Basic Hand Stitches Every Sewist Should Know. I cringe inside ever so slightly as I type that because I try to avoid hand-sewing whenever possible. I even use my machine to sew on buttons! However, whenever I need to sew by hand, I'm thankful that I know the basic hand stitches.
Tools for Hand Sewing
Hand Sewing Technique
Begin by treading a hand sewing needle with an 18-24" length of thread and knot the end. As you take a stitch, gently pull the thread; never tug or jerk. Pulling too tightly or hard will result in puckers, and if your thread is very long, you may find yourself with a knotted mess of thread. Secure the stitches with a knot on the wrong side of the fabric.

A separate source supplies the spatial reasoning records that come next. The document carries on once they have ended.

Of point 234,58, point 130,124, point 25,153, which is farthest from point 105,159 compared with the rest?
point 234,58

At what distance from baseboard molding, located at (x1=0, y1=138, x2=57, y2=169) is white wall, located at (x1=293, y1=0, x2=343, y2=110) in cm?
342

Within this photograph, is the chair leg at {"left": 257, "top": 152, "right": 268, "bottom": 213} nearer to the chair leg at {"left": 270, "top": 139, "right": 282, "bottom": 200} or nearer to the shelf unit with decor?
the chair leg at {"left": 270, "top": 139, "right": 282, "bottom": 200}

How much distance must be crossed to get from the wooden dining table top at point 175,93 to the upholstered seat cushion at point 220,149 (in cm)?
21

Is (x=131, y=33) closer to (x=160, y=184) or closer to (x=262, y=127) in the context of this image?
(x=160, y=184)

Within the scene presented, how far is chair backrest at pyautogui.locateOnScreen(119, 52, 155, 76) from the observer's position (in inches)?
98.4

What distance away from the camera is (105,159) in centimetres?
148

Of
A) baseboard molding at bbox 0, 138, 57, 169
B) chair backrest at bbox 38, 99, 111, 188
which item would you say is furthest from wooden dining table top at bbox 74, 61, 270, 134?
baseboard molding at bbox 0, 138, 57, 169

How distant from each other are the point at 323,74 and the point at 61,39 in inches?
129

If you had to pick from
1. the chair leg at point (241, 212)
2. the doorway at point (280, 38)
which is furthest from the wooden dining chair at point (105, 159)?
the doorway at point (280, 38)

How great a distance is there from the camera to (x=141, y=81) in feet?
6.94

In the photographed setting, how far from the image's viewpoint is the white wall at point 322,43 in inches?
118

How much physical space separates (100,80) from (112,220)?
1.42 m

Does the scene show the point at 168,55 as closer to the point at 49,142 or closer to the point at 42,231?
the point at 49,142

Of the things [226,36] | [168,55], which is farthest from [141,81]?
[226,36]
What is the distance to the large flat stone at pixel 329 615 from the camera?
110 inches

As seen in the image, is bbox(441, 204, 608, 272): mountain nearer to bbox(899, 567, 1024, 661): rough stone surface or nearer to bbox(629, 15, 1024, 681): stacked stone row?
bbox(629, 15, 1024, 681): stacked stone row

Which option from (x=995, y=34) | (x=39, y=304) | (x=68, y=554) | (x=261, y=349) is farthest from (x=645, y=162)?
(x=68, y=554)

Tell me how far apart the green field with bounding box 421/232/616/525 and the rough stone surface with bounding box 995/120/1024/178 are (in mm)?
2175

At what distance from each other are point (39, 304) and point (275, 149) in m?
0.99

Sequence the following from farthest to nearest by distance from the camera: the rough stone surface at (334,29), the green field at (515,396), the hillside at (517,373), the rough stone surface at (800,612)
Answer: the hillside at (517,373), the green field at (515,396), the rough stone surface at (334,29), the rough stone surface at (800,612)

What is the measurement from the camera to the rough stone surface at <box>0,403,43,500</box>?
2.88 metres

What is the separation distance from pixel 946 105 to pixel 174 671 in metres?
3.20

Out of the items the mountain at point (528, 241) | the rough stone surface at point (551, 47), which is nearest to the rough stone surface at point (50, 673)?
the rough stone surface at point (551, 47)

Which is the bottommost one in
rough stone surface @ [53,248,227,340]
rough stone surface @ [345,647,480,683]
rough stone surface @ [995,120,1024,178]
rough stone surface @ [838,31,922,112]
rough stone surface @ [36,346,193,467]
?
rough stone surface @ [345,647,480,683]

The Essential Basic Hand Stitches
First, let's cover the three essential hand stitches. These three stitches will cover just about any basic sewing task you need to get done. The three essential stitches are the running stitch, backstitch, and slipstitch.
The running stitch is a simple straight stitch often used to baste. Basting is to sew with long, loose stitches that will temporarily hold the fabric in place before you sew permanent stitches. I use a running stitch sometimes to gather if the fabric is delicate. When using this stitch to baste, do not tie a knot at the end of the thread.
Insert the needle at evenly spaced intervals into the fabric several times, then pull the needle and thread through. Repeat.
This strong stitch is usually used to make a permanent seam. With the right sides of the fabric together, bring the threaded needle through the two layers of fabric. Pass the needle back down through the fabric, about ⅛" (3mm) to the right; bring it back up at about the same distance to the left of where you started. Repeat.
The slipstitch makes an invisible seam between folded edges or between one folded edge and one flat piece of fabric. The thread is hidden inside a fold of the fabric, making it virtually invisible.
Insert the needle through the fold and pass it through the top single layer of fabric; pick up a thread or two from the top of the opposite fold or flat piece of fabric. Pass the needle back into the fold, and repeat.
Less Common Hand Stitches
Now that I've covered the three essential hand stitches, I'll cover some less common ones that are handy to know. These include the ladder stitch and blanket stitch.
Blanket Stitch or Buttonhole Stitch
This is a common stitch for blanket edges. If using as a decorative edge, work so that the base of the U goes along the edge of the fabric. For lightweight fabric, stitch along the finished edge.
Insert the needle from the wrong to the right side, coming out at 1. Insert at 2. Where you come at again would be 3; hold the thread under the needle with your thumb and you pull tight.
Ladder Stitch or Invisible Stitch
A ladder stitch is used to complete a project that requires an open seam for turning or stuffing. When the fabric is pulled apart, the stitches look like a ladder.
Start by inserting the needle inside the seam and bringing it to the outside; this will hide the knot in the seam allowance. Next, take a stitch on one side of the fabric parallel to the edge. Then, parallel to the edge, take a stitch on the other side of the fabric. Continue across the seam, forming a series of stitches that look like a ladder. Pull the thread tight to close the seam.
There you have it, the Basic Hand Stitches Every Sewist Should Know.